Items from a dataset
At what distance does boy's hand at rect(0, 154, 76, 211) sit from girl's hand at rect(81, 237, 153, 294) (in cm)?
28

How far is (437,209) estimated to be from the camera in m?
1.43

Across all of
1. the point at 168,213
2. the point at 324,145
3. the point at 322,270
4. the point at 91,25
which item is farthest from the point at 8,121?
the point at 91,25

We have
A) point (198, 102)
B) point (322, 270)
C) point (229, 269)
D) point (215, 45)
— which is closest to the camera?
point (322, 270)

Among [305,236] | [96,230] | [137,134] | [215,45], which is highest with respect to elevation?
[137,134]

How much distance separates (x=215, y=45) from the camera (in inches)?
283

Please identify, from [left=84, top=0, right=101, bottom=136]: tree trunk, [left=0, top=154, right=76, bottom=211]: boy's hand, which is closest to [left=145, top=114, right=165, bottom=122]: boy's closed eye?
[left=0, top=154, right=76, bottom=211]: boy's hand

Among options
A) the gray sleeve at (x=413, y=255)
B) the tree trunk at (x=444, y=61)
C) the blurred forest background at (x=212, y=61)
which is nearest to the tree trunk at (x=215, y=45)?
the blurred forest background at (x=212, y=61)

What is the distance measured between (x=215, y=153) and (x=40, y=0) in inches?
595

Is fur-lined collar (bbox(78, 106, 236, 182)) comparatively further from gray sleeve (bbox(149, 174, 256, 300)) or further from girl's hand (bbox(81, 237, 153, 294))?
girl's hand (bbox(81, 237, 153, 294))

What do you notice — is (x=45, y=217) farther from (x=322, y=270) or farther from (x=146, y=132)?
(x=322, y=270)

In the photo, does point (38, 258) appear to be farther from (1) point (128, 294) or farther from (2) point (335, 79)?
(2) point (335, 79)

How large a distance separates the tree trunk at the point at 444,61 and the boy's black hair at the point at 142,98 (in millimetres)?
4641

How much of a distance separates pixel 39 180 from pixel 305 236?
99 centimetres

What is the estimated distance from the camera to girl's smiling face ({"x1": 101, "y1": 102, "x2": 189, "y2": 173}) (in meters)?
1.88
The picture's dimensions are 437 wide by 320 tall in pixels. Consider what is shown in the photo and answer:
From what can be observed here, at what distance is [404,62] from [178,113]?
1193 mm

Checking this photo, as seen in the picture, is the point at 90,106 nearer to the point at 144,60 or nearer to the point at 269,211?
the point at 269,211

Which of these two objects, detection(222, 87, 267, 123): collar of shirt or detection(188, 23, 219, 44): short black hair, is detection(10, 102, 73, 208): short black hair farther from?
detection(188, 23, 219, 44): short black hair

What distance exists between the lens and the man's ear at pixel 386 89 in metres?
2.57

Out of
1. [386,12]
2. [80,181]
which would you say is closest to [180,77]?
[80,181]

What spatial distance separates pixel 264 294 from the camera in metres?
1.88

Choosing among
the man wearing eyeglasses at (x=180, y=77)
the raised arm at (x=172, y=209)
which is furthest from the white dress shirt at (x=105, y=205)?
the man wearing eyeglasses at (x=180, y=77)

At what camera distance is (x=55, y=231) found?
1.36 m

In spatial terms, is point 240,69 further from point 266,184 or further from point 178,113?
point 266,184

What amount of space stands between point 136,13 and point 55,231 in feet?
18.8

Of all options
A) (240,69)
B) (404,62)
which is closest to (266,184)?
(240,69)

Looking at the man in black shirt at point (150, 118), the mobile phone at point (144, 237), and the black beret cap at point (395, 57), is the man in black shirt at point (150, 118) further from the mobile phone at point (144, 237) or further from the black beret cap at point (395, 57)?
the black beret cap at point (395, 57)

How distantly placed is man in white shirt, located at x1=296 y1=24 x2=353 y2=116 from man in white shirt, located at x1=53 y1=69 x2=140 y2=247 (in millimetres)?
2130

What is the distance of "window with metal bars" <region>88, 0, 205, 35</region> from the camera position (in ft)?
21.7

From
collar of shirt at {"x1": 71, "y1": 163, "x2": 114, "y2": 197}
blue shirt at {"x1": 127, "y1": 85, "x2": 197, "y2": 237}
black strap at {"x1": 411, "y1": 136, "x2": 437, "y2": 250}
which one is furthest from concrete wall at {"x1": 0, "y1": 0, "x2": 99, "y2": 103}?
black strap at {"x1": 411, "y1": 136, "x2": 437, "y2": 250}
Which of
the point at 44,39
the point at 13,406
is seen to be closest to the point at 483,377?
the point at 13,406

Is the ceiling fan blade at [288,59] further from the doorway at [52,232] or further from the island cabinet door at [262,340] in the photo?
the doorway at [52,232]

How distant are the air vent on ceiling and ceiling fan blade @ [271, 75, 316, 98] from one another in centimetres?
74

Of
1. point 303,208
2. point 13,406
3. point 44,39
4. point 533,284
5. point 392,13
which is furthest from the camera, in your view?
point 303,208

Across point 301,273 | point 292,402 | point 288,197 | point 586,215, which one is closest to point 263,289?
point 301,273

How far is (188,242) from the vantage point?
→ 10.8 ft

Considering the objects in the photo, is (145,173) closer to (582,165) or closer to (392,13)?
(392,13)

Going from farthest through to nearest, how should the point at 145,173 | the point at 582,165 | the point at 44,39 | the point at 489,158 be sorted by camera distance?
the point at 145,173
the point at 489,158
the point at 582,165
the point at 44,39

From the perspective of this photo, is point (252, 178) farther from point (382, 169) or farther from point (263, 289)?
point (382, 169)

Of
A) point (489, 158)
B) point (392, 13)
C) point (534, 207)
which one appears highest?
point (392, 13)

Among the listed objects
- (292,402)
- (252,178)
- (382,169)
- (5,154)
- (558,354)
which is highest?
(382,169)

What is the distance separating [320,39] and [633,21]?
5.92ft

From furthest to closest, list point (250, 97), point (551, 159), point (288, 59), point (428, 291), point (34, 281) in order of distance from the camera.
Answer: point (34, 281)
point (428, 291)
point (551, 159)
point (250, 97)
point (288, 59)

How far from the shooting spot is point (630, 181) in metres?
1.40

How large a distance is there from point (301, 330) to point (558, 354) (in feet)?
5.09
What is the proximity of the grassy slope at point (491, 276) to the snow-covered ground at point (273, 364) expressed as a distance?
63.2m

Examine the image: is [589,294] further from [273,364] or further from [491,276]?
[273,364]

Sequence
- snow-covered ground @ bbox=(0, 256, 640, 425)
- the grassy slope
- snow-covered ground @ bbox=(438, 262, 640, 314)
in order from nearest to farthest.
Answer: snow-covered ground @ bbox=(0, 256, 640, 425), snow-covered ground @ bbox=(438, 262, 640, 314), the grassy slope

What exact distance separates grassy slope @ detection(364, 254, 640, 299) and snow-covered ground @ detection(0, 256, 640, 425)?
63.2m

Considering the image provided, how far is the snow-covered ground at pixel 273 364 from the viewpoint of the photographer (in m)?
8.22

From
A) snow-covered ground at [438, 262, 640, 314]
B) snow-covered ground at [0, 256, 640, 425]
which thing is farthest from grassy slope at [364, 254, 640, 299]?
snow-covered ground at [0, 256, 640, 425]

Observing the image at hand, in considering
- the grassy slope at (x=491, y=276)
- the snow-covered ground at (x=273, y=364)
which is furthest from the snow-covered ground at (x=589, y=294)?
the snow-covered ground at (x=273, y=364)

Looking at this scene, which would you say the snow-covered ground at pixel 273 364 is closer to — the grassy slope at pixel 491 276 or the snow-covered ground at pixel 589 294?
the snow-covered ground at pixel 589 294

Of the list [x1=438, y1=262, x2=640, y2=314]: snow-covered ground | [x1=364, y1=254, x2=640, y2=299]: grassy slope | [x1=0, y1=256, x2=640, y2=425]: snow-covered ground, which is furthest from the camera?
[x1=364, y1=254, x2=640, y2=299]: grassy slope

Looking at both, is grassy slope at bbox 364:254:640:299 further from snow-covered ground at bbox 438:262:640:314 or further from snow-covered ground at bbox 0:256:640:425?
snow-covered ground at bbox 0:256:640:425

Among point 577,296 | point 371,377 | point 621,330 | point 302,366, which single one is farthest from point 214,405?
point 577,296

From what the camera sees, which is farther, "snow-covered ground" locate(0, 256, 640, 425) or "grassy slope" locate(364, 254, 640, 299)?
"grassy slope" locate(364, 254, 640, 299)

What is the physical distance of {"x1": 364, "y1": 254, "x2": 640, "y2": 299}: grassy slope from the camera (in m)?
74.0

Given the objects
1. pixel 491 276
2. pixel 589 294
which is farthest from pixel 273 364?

■ **WHAT THE TASK REQUIRES**:
Rewrite the entries from the line containing "Of the list" through the end of the entries, replacing "farthest" with "most distant" and leaving everything else unchanged.

■ **FINISHED TASK**:
Of the list [x1=438, y1=262, x2=640, y2=314]: snow-covered ground | [x1=364, y1=254, x2=640, y2=299]: grassy slope | [x1=0, y1=256, x2=640, y2=425]: snow-covered ground, which is furthest from the camera?
[x1=364, y1=254, x2=640, y2=299]: grassy slope

Looking at both, is grassy slope at bbox 364:254:640:299 further from snow-covered ground at bbox 438:262:640:314 or further from snow-covered ground at bbox 0:256:640:425?
snow-covered ground at bbox 0:256:640:425

Among point 577,296 | point 371,377 | point 621,330 | point 302,366, which single one is most distant from point 214,405?
point 577,296

From what the camera sees, which is farther, "snow-covered ground" locate(0, 256, 640, 425) or "grassy slope" locate(364, 254, 640, 299)?
"grassy slope" locate(364, 254, 640, 299)

What is the physical distance of {"x1": 364, "y1": 254, "x2": 640, "y2": 299}: grassy slope from the camera (in m)?
74.0

Given the objects
1. pixel 491 276
2. pixel 589 294
which is most distant from pixel 273 364?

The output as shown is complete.